• **OBJECTIVES**
(1) Can you repeat the PersistDict README word for word, from "# PersistDict" up to and including "made my own."?
(2) Which lines in the listing contain the word "octave", with case counting? Report each of those lines in full.

*** DOCUMENT TEXT

# PersistDict
Just a DIY version [sqldict](https://github.com/piskvorky/sqlitedict): looks like a dict and acts like a dict but is persistent via an [LMDB database](https://en.wikipedia.org/wiki/Lightning_Memory-Mapped_Database). Makes heavy use of [lmdb-dict](https://github.com/uchicago-dsi/lmdb-dict) behind the scenes.
## Why?
I ran into issue with langchain's caches when developping [wdoc](https://github.com/thiswillbeyourgithub/WDoc) (my RAG lib, optimized for my use) and after months of waiting I decided to fix it myself. And instead of trusting sqldict's implementation with langchain's concurrency I made my own.
This makes it very easy to add persistent cache to anything.
Also it was easy to do thanks to my [BrownieCutter](https://pypi.org/project/BrownieCutter/).
I initially made an implementation that used sqlite (with support for encryption, compression and handled concurrency via a singleton) but then I stumbled upon [lmdb-dict](https://github.com/uchicago-dsi/lmdb-dict) which is very probably way better as it's done by pros. It's based on [LMDB](https://en.wikipedia.org/wiki/LMDB) which is a more suitable for what I was after when doing PersistDict than sqlite3. If you want to use the sqlite version take a look at version before `2.0.0`.
## Features:
- **threadsafe**: if several threads try to access the same db it won't be a
problem. Even if multiple other threads use also another db. And if several
python scripts run at the same time and try to access the same db, LMDB
should make them wait appropriately.

******
*** INPUT

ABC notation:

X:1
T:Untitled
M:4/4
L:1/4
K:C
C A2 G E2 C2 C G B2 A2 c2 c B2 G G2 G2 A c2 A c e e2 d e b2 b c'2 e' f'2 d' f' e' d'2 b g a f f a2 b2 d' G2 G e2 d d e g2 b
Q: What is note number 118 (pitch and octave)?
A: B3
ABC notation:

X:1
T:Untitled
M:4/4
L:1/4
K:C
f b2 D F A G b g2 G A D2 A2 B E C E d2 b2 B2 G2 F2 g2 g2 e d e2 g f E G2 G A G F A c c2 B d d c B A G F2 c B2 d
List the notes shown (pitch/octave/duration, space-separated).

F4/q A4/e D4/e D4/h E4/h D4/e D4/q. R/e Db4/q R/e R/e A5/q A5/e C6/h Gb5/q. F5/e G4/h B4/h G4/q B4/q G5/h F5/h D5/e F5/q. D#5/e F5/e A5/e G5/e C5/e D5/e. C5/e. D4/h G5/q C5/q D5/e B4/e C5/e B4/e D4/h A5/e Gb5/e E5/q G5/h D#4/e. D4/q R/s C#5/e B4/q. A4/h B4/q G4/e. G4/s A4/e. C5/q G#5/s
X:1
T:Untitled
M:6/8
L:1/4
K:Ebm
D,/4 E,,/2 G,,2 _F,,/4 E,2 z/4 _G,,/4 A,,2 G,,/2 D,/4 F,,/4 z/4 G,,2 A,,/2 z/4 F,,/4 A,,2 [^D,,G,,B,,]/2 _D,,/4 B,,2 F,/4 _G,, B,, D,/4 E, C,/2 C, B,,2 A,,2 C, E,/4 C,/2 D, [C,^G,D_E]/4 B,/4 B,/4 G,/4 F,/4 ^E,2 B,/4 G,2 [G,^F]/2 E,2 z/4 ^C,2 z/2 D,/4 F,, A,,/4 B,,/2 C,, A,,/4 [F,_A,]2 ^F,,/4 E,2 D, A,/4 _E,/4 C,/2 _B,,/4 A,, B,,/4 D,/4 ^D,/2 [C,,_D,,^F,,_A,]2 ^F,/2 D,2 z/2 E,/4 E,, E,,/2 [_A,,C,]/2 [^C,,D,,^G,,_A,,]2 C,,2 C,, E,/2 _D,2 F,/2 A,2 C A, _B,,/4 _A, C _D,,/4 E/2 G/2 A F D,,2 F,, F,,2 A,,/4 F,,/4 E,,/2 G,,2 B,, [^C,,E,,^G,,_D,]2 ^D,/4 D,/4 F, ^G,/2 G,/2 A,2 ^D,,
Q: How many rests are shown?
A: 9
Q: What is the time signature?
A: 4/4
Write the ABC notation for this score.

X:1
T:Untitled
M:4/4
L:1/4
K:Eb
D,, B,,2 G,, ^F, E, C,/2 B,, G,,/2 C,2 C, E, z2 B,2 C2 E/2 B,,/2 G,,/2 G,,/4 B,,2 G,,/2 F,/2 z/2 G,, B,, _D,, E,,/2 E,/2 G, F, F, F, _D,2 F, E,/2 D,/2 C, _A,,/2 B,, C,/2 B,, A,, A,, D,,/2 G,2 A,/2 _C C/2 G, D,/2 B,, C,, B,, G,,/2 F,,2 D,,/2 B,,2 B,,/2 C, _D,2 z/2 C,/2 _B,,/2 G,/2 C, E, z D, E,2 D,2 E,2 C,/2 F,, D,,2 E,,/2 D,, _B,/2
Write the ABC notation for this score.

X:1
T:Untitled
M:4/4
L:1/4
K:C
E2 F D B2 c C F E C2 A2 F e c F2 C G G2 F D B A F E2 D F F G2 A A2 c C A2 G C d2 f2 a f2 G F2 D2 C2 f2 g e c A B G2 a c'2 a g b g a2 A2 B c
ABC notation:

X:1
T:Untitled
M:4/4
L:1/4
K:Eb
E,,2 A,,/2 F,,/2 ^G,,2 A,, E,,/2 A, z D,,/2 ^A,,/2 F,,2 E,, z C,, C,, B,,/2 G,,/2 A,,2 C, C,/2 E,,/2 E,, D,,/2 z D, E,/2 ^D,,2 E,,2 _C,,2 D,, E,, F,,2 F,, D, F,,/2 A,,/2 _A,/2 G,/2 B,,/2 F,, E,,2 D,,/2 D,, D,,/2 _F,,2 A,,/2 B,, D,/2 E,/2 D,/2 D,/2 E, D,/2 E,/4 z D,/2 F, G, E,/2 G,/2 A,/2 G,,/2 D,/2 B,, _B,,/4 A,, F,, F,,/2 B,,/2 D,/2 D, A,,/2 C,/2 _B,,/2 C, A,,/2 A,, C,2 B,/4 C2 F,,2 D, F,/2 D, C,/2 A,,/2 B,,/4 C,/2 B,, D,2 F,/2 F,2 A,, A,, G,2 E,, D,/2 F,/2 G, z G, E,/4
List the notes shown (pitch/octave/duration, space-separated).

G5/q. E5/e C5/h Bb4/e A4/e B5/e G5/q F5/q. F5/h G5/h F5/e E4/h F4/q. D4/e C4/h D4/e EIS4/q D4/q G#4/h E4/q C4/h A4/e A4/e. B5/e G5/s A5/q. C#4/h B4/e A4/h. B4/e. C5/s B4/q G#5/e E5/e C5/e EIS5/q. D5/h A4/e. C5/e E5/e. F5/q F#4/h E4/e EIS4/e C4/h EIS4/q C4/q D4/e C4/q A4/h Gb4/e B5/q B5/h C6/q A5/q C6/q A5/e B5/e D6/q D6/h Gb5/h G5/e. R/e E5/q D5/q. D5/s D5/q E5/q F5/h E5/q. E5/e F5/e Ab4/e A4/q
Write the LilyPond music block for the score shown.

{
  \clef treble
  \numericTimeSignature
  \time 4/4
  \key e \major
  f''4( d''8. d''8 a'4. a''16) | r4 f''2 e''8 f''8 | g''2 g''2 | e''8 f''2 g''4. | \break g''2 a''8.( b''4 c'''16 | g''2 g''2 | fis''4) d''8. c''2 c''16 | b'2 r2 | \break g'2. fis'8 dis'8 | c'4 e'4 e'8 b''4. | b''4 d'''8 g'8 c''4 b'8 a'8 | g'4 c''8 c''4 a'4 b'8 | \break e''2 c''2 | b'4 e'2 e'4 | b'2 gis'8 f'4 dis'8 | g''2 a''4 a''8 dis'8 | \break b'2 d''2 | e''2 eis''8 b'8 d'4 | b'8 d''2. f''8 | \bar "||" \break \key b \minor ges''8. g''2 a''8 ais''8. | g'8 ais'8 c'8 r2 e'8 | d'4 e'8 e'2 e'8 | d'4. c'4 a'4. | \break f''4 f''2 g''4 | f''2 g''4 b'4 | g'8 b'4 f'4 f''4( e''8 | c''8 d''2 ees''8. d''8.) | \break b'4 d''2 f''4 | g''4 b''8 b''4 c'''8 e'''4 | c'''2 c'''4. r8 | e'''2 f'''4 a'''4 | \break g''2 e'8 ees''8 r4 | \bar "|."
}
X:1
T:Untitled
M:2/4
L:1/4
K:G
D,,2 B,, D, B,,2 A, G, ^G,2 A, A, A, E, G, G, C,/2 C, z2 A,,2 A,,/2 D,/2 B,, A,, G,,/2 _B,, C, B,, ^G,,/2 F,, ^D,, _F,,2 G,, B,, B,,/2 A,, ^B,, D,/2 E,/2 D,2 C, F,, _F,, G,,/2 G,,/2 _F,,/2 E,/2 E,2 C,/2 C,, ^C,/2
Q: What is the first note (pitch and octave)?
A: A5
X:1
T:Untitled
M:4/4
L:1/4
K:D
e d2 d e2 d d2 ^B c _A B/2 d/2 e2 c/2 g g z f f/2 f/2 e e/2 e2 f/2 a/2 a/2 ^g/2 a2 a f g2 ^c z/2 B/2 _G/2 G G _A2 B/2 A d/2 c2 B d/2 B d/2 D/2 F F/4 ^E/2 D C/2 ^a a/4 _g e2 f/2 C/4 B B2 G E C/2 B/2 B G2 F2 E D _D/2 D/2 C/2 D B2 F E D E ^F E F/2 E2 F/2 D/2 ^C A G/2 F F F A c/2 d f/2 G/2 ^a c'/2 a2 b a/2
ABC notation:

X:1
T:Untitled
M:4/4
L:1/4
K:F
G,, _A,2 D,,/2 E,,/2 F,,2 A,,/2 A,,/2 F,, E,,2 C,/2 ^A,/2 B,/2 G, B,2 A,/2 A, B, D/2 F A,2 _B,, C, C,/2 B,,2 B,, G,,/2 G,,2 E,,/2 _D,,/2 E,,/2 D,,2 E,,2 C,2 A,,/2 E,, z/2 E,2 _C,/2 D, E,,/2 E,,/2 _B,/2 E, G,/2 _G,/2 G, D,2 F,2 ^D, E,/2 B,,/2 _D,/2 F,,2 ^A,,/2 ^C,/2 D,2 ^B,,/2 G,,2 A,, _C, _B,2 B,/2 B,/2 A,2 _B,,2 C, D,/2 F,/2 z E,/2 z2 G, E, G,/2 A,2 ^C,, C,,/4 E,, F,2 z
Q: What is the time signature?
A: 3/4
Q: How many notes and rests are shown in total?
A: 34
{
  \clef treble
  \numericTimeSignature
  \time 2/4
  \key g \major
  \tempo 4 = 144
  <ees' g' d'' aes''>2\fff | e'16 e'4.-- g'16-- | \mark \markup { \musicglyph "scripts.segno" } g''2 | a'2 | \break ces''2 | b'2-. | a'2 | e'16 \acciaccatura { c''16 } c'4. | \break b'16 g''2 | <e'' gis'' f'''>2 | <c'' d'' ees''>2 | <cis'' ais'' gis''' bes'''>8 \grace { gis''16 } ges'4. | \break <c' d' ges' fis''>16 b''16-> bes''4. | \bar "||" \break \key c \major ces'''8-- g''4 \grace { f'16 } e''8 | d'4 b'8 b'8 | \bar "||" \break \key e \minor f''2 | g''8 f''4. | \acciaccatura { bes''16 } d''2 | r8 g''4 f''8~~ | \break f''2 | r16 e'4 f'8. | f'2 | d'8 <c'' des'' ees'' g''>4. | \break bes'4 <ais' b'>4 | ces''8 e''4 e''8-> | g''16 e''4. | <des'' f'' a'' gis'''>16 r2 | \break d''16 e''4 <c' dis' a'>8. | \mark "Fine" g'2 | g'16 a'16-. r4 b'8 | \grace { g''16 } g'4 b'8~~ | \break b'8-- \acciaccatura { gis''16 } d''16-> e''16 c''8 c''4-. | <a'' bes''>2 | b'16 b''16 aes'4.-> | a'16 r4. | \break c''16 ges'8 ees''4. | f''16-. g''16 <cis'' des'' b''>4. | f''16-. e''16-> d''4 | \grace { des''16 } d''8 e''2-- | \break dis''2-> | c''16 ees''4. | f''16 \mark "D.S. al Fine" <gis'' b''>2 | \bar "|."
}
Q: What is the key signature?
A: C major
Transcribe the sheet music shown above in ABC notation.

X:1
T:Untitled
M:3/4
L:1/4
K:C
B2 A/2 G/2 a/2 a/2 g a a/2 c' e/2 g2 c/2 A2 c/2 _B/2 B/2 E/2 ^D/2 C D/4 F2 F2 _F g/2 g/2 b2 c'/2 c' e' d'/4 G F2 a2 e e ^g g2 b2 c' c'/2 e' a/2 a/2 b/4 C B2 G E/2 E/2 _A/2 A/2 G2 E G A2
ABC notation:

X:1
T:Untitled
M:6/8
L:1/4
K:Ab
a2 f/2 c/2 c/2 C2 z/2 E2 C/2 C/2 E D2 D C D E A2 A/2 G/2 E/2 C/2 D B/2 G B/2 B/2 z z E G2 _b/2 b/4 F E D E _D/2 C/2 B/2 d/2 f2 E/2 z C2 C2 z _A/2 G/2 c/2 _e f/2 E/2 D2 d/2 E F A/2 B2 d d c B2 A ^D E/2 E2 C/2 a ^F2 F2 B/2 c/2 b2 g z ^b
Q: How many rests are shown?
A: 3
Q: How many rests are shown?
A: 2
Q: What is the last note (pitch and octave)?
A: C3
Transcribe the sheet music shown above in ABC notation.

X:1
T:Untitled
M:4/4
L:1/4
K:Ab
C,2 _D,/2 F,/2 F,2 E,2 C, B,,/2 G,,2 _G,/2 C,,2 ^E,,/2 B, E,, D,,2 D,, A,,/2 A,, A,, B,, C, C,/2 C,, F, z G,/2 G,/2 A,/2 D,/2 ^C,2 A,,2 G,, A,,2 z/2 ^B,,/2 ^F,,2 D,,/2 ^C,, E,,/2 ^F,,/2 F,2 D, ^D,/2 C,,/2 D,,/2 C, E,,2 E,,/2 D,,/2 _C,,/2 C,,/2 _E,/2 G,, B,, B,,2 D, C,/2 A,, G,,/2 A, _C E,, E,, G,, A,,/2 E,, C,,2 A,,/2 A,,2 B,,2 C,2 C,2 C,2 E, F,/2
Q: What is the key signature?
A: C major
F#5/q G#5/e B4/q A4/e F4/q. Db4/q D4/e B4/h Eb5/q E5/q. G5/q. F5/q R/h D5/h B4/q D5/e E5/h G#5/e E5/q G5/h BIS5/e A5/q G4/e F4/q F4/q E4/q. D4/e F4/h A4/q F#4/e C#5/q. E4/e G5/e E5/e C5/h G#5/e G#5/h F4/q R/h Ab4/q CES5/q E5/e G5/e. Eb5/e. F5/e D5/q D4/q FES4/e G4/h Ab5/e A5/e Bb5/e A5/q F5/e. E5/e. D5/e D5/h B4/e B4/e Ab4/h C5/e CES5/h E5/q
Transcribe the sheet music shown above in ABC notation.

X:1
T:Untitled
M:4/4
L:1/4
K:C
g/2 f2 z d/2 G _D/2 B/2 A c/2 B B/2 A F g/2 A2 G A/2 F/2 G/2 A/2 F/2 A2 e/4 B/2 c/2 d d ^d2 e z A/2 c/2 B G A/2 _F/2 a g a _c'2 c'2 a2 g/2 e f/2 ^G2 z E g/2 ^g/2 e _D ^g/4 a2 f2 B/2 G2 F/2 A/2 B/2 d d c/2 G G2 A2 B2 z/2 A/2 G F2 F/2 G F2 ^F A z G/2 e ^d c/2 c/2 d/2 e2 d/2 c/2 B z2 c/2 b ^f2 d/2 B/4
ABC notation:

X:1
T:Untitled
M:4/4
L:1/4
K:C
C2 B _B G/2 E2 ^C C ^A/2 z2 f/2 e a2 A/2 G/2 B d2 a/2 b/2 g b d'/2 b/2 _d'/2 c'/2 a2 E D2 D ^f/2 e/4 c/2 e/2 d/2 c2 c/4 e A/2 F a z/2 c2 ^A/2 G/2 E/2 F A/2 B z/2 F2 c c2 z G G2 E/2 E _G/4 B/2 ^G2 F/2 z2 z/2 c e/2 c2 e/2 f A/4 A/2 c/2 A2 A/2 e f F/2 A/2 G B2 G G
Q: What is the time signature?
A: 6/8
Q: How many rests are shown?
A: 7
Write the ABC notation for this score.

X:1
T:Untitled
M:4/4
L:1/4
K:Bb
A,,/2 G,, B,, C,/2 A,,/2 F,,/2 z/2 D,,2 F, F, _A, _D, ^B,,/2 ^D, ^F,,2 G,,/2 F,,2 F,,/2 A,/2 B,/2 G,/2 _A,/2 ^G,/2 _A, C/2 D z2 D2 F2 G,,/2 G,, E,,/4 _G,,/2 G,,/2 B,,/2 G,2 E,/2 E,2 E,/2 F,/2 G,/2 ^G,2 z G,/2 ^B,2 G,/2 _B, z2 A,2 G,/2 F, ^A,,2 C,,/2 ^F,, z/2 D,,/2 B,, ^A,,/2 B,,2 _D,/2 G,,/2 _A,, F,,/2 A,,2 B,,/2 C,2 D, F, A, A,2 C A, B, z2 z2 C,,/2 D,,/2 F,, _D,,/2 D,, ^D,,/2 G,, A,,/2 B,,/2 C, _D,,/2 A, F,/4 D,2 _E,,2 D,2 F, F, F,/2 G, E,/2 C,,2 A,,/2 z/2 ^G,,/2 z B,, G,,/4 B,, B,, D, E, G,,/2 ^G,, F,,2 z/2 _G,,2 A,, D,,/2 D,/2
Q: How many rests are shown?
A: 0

******

• **CORRECT ANSWERS**
(1)
# PersistDict
Just a DIY version [sqldict](https://github.com/piskvorky/sqlitedict): looks like a dict and acts like a dict but is persistent via an [LMDB database](https://en.wikipedia.org/wiki/Lightning_Memory-Mapped_Database). Makes heavy use of [lmdb-dict](https://github.com/uchicago-dsi/lmdb-dict) behind the scenes.
## Why?
I ran into issue with langchain's caches when developping [wdoc](https://github.com/thiswillbeyourgithub/WDoc) (my RAG lib, optimized for my use) and after months of waiting I decided to fix it myself. And instead of trusting sqldict's implementation with langchain's concurrency I made my own.

(2)
Q: What is note number 118 (pitch and octave)?
List the notes shown (pitch/octave/duration, space-separated).
List the notes shown (pitch/octave/duration, space-separated).
Q: What is the first note (pitch and octave)?
Q: What is the last note (pitch and octave)?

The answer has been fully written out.